→ What is being asked: Write out only the tail of the records, beginning at the line containing "How far is (x=47, y=250)" and including the last line, exactly as written.

→ Working data:
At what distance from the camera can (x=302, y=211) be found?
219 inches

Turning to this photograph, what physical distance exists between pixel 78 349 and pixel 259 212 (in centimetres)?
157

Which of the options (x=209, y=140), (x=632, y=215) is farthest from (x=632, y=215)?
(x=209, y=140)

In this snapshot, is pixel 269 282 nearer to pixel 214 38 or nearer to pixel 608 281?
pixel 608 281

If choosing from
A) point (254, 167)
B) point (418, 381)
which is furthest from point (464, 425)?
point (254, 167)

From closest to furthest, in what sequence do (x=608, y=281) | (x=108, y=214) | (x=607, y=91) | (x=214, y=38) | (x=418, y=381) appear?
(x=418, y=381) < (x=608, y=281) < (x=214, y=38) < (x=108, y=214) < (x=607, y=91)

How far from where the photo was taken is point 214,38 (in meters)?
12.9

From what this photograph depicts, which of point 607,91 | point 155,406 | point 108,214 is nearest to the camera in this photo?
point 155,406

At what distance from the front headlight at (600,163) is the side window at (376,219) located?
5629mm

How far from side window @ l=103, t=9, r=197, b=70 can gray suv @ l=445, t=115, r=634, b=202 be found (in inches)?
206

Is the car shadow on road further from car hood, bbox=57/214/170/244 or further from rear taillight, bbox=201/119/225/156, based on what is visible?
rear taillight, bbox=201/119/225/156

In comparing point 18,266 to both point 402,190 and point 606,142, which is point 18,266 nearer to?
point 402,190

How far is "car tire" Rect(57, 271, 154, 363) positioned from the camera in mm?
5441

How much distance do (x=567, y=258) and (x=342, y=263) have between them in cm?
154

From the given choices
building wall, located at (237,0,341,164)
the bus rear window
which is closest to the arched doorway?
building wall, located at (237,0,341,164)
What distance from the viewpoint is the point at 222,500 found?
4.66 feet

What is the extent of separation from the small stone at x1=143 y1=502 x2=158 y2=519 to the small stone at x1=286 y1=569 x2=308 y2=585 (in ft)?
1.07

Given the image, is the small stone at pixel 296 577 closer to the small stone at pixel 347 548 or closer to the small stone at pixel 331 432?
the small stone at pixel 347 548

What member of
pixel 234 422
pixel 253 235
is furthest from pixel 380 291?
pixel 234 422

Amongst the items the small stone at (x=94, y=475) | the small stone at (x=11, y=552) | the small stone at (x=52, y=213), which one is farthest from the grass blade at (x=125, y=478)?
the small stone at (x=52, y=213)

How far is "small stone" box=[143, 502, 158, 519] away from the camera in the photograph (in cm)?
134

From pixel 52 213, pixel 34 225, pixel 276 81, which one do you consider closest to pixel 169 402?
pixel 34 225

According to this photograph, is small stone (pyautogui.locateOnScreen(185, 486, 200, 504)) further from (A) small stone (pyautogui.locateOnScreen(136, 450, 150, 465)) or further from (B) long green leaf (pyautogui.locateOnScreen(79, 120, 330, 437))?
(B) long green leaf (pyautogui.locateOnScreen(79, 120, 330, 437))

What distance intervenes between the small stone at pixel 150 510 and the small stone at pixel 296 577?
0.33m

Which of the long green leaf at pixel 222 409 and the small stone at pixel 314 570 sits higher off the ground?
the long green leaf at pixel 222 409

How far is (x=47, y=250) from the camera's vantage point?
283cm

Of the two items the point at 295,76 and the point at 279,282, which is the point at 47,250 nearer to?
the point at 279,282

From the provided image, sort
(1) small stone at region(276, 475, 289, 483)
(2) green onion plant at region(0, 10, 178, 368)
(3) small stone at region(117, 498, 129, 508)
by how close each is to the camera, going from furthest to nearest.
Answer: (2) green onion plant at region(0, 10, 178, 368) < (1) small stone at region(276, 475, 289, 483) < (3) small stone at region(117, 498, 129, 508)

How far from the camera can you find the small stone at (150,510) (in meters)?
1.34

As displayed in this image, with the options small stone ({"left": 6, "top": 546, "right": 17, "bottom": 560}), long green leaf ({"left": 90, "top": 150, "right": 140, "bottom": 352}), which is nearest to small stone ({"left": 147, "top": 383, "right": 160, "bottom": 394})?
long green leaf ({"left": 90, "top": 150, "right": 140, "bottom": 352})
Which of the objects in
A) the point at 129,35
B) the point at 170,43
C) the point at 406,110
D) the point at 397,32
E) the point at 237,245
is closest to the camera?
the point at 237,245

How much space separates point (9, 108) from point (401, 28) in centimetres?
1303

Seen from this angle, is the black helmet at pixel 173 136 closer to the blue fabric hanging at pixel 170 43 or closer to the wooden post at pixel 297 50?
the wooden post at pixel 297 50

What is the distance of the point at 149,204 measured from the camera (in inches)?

→ Expected answer:
How far is (x=47, y=250) from the camera's vantage point?
283cm

Of the two items the point at 295,76 and the point at 279,282, which is the point at 47,250 nearer to?
the point at 279,282

From the provided image, sort
(1) small stone at region(276, 475, 289, 483)
(2) green onion plant at region(0, 10, 178, 368)
(3) small stone at region(117, 498, 129, 508)
by how close each is to the camera, going from furthest to nearest.
Answer: (2) green onion plant at region(0, 10, 178, 368) < (1) small stone at region(276, 475, 289, 483) < (3) small stone at region(117, 498, 129, 508)

How far from the camera can you find the small stone at (150,510) (in meters)?
1.34

As displayed in this image, with the options small stone ({"left": 6, "top": 546, "right": 17, "bottom": 560}), long green leaf ({"left": 90, "top": 150, "right": 140, "bottom": 352}), which is nearest to small stone ({"left": 147, "top": 383, "right": 160, "bottom": 394})?
long green leaf ({"left": 90, "top": 150, "right": 140, "bottom": 352})
Which of the objects in
A) the point at 129,35
B) the point at 170,43
C) the point at 406,110
D) the point at 397,32
E) the point at 237,245
is closest to the camera?
the point at 237,245

How much space separates point (9, 108) from point (401, 28) in centimetres?
1303

Seen from this angle, is the black helmet at pixel 173 136 closer to the blue fabric hanging at pixel 170 43 or closer to the wooden post at pixel 297 50?
the wooden post at pixel 297 50

What is the distance of the point at 149,204 measured from the camera (in inches)?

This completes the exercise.